Banks’ voice was a gift. He said it was from God. I said it was from Memphis, Mississippi, Mo-Town, from the soulful, painful roots that gave us Sam Cooke, Jimmy Ruffin, Otis Redding.

Lacy sang a cappella at then-Sun-Times sports editor Bill Adee’s wedding in downtown Chicago a decade ago. The music was so gorgeous it seemed as though he were playing an orchestral instrument, with tones rising from a rich bass to a velvet tenor. Oh, the Reverend also married the couple.

I can’t gloss over Lacy’s singing voice because what it showed was that he was an artistic, thoughtful, passionate man. He would sing me snippets of the Temptations or Smokey Robinson, and the word ‘‘soul” was all that came to mind.

Lacy arose from a different world than young journalists – young blacks, especially.

He knew about Mobile, Ala., Jackson, Miss., lynchings and the Klan.

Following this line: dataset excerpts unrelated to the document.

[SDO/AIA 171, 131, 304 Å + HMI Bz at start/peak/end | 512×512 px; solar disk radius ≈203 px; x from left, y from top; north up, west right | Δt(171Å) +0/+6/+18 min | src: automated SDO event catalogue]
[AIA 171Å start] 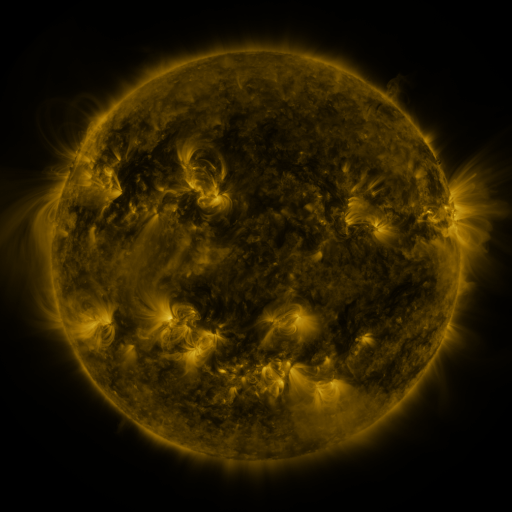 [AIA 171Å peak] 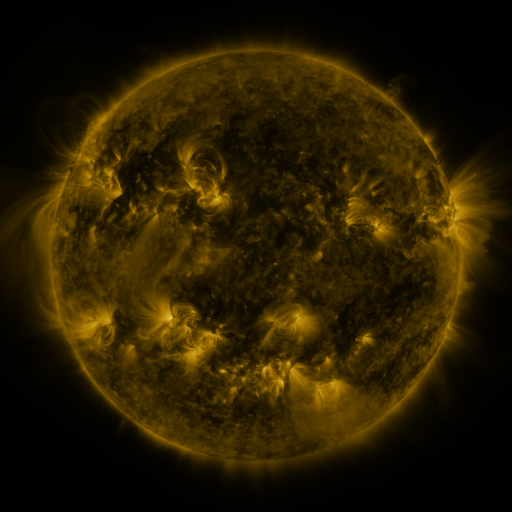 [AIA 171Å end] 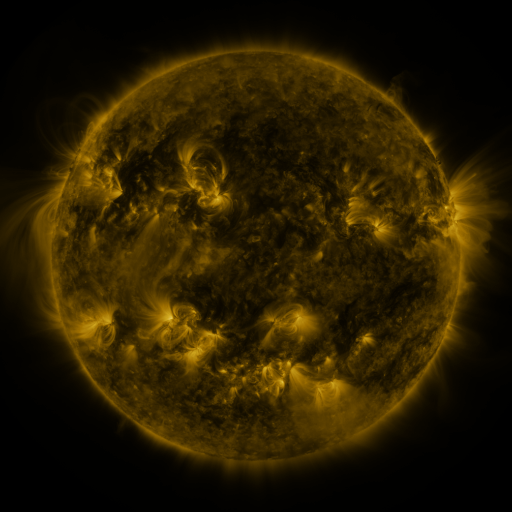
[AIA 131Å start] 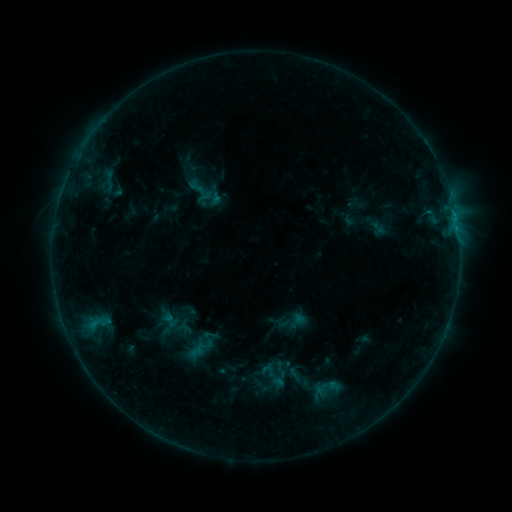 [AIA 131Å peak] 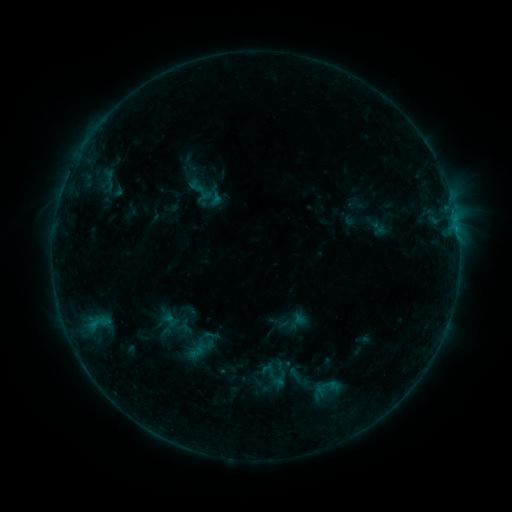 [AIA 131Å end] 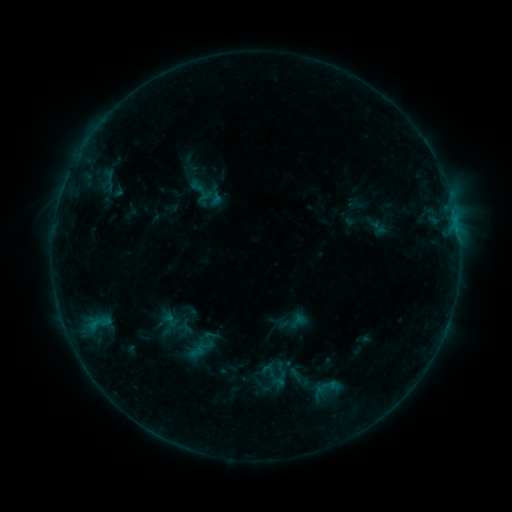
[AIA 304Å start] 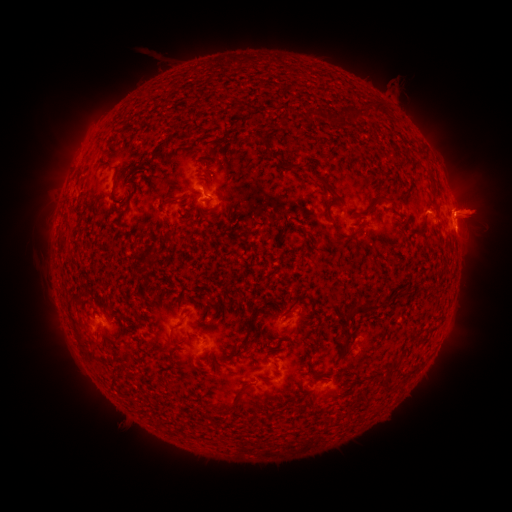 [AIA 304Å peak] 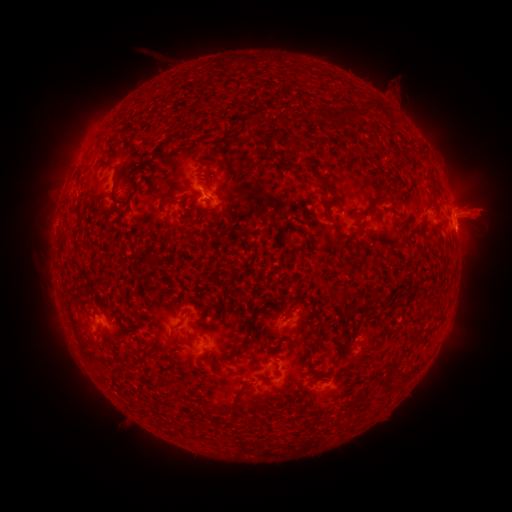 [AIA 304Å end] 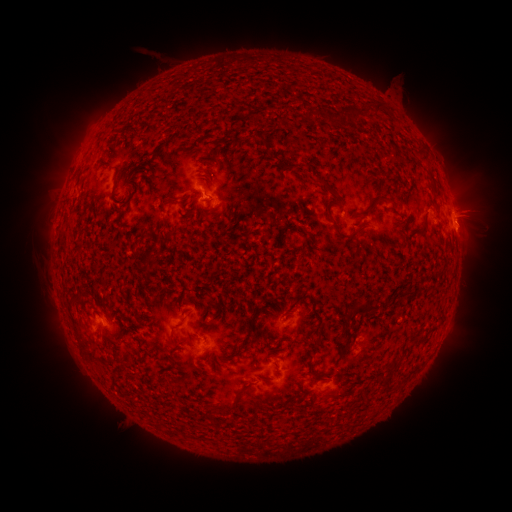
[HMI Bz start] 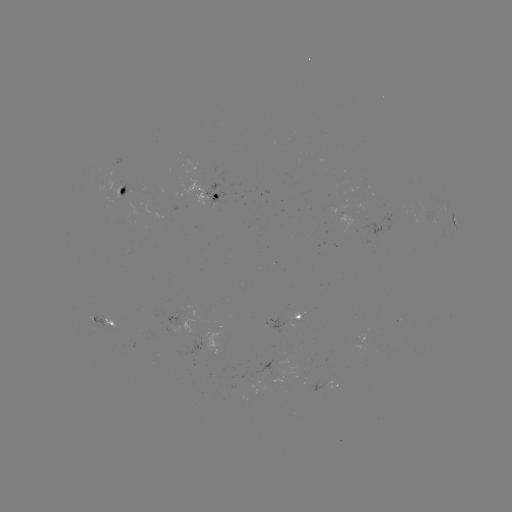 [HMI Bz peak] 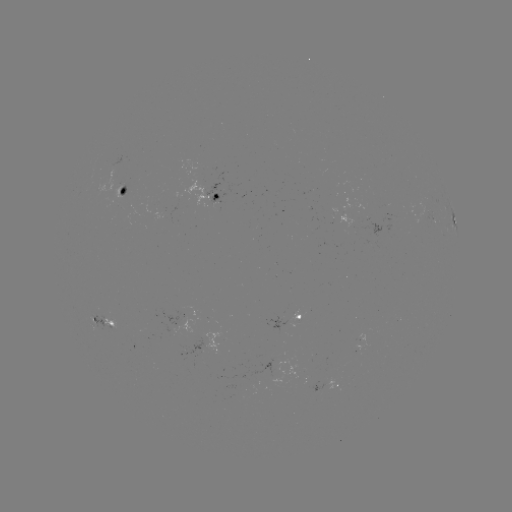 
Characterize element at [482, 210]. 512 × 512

He knew about segregation and racial prejudice that destroyed jobs, hope, humanity.

Banks covered elite sports when the athletes were mostly white, and that led to an understanding of history and a generational gap between him and some young black athletes. The new kids had no idea what Lacy had fought for his whole life. How could they?

Michael Jordan and the Reverend were unlikely sparring partners, playing Ping-Pong at the old Multiplex, sometimes playing cards, arguing often. Jordan was famous, hedonistic, rich beyond belief. Banks was spiritual, middle-class, humble. And to the very end, the Reverend asked Jordan questions in news conferences that made MJ squirm.

Two-and-a-half years ago, when the Sun-Times was bankrupt, Banks stood in front of our despairing Guild and gave a speech about racism, solidarity, dignity and death that could have made us charge through the walls of the nearby Merchandise Mart.

After a Bulls-Bucks game in Milwaukee a few years back, I visited Lacy in a local hospital where he had been taken after falling ill.

‘‘Congestive heart failure,” he said.

But he came back, and, in my mind, nothing ever failed him at all.